The FSA's retail agenda
Speech by Clive Briault, Managing Director, Retail Markets, FSA
BSA Annual Conference
23 May 2007
Good morning and thank you for your kind invitation to speak to you today.
Within the FSA's overall priorities, our retail agenda focuses on delivering an effective and efficient retail market for financial services and products. We structure our work in the retail area around four pillars:
- Capable and confident consumers;
- Clear, simple and understandable information available for, and used by, consumers;
- Soundly managed and well capitalised firms who treat their customers fairly; and
- Proportionate, risk-based and more principles-based regulation.
Today I want to focus primarily on the third of these pillars, and in particular on:
- the importance of sound management and adequate capital as safeguards against the risk of less favourable economic conditions; and
- the importance of treating your customers fairly.
In addition, I want to offer some thoughts on the provision of simpler advice on simple products.
But I want to begin by thanking the BSA for its contributions to a number of issues on which you have helped us over the last year. These include:
- Support and contribution towards our Financial Capability agenda. We are working – in partnership with many organisations, including the BSA – to improve levels of financial capability. We want consumers to be capable and confident in dealing with the financial services industry. And we are looking for ways to encourage consumers to engage more actively when dealing with financial products and services, since it is in their own best interests to do so. That is why we are pleased that a number of societies have become involved in our project to deliver education in the workplace.
- Input to the Retail Distribution Review, where building society representatives have participated in two of our industry groups, and BSA staff have acted as observers on all five groups. These groups have played a vital role in considering industry solutions to feed in to our forthcoming Discussion Paper and we have been very pleased by their positive and forward-looking approach. We appreciate in particular the heavy time commitment that this has represented for the BSA.
- Active participation in the consultative group which informs our work on Treating Customers Fairly.

DATASET SECTION ::
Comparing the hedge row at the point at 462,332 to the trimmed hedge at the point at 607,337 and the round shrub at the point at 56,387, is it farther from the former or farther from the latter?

PROBLEM DETAILS :: Carry on the speech on the FSA's retail agenda, starting right after its last sentence.

ANSWER TO THIS EXERCISE ::
- Representation on our Capital Requirements Directive industry groups, in particular the Pillar 2 Standing Group. The one-day session the BSA provided to the industry on Pillar 2 was a great success.
Market conditions
The UK mortgage market is one of the most dynamic and competitive in the world. It has grown rapidly over the last eight years, at an average annual rate of over 11%, and has more than doubled during this time to the £1.1 trillion of mortgages currently outstanding. The building society sector as a whole has remained competitive throughout this period, keeping up with the overall market. Excluding the impact of de-mutualisations, the sector has maintained its market share of 20-21%. The last quarter in particular stands out as one where building society mortgage lending was strong, with net lending the highest it has been for over three years.
Looking at other products, building societies continue to be a popular choice for those placing cash ISA deposits, with 2007 looking likely to improve on last year, and societies overall having double what you might consider their natural market share, based on the relative size of the sector. Building societies have also been successful in the provision of Child Trust Funds.
Current market conditions are good and the most likely outlook is for these to continue. However, there is always a need to be prepared for the downside. All lenders, including building societies, should ensure they are ready for a possible market downturn. We would be concerned not only with the effect of a downturn on the financial strength of building societies and other market participants, but also with its direct impact on consumers. Recent favourable economic conditions have enabled and encouraged many consumers to take on additional debt, much of it secured against property, but many of them will be unprepared and ill-equipped for a weaker economic environment.
This vulnerability is beginning to show through.
The Bank of England has increased interest rates twice this year. Despite an increasing proportion of people having fixed rate mortgages, the ratio of interest payments to income is creeping up, which in turn increases the vulnerability of both borrowers and those who have lent to them.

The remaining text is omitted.